$\textbf{Comment}$: For all that is about to follow, I have better notes on here derivative as a linear map (pg 4).
I can start you off with $f: \mathbb{R}^n \to \mathbb{R}^m$ where $m=1$ which is the directional derivative. You can generalize the argument from this special case to the standard derivative.

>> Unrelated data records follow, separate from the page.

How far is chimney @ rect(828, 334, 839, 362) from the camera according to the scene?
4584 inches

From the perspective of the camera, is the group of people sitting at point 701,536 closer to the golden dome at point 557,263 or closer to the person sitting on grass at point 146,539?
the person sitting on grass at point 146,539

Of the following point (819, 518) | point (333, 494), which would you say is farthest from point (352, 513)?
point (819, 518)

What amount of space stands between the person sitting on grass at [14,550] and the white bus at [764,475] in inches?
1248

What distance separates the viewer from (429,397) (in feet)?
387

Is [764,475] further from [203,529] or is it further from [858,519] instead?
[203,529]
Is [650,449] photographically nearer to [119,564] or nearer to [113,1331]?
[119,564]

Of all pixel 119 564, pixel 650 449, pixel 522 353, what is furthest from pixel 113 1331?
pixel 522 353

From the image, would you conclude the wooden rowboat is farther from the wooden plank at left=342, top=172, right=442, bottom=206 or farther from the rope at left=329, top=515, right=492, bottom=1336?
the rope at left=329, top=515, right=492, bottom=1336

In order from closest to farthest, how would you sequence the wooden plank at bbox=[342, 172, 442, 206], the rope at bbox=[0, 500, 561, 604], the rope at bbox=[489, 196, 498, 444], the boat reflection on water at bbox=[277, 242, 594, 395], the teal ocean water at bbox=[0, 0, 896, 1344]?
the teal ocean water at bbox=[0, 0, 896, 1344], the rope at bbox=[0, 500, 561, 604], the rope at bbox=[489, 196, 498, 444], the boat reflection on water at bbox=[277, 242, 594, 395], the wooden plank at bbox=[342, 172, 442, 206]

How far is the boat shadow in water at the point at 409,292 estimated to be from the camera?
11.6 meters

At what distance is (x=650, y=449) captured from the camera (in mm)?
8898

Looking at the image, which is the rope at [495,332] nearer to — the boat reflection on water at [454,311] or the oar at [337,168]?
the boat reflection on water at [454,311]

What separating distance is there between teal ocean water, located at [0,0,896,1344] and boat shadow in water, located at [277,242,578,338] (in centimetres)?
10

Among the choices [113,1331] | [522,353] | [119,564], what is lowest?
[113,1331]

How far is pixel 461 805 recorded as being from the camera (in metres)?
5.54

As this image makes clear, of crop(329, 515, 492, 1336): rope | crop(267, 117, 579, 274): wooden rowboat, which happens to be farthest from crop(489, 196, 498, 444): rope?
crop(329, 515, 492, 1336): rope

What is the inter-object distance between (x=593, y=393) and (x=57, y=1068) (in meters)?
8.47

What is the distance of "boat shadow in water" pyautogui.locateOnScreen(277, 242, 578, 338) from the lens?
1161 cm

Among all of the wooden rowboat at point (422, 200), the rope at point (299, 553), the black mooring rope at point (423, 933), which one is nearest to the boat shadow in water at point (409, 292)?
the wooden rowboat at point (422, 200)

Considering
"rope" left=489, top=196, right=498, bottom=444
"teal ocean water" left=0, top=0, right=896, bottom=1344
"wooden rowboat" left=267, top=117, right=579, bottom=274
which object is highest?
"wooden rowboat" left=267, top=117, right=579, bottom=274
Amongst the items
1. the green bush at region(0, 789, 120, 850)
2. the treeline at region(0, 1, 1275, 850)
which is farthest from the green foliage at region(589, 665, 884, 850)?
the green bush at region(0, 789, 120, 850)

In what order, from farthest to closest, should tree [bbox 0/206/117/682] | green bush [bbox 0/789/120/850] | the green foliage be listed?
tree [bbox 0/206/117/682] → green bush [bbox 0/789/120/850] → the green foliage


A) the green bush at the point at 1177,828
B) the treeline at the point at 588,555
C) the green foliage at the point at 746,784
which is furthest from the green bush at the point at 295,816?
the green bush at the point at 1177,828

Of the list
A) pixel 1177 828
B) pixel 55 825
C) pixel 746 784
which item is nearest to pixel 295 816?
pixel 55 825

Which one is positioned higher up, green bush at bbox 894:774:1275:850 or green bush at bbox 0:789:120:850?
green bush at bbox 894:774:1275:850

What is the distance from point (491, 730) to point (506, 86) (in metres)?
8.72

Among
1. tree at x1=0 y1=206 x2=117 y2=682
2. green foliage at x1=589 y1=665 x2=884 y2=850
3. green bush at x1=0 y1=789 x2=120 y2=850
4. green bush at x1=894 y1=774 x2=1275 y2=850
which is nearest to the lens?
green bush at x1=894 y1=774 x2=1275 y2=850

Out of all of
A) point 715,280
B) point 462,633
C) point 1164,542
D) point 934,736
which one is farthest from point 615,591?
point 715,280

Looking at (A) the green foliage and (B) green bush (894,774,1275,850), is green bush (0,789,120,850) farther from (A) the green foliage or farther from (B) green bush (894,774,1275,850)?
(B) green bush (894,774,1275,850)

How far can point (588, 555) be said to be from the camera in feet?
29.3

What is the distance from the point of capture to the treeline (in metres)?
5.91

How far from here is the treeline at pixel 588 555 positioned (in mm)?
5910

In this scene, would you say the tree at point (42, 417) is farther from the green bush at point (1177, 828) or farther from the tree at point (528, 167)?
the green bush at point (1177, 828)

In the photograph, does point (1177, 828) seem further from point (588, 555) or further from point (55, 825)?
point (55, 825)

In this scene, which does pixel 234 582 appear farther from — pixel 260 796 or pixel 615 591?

$$f \in C^1(U \subset \mathbb{R}^n,\mathbb{R}) \Rightarrow Df(p) \in L( \mathbb{R}^n, \mathbb{R})$$
i.e $Df(p)$ is a linear map from $\mathbb{R}^n$ to $\mathbb{R}$. Given $(x_1,...,x_n)$ are the coordinate functions on $U$ and $\alpha:(- \epsilon, \epsilon) \to U$ is a differentiable curve (with $\alpha(0) = p$) then it is natural to have,
\begin{align} Df(p) \cdot \alpha'(0)&= \frac{d}{dt} \Bigr|_{t = 0} (f \circ \alpha)(t) \\ \\ & = \nabla f(p) \cdot \alpha'(0) \\ \\ & \Rightarrow Df(p) = \nabla f(p) \end{align}
The reason why this is natural to want is that $f$ is differentiable at $p$ i.e by the inverse function theorem, it is a local diffeomorphism i.e it maps curves to curves.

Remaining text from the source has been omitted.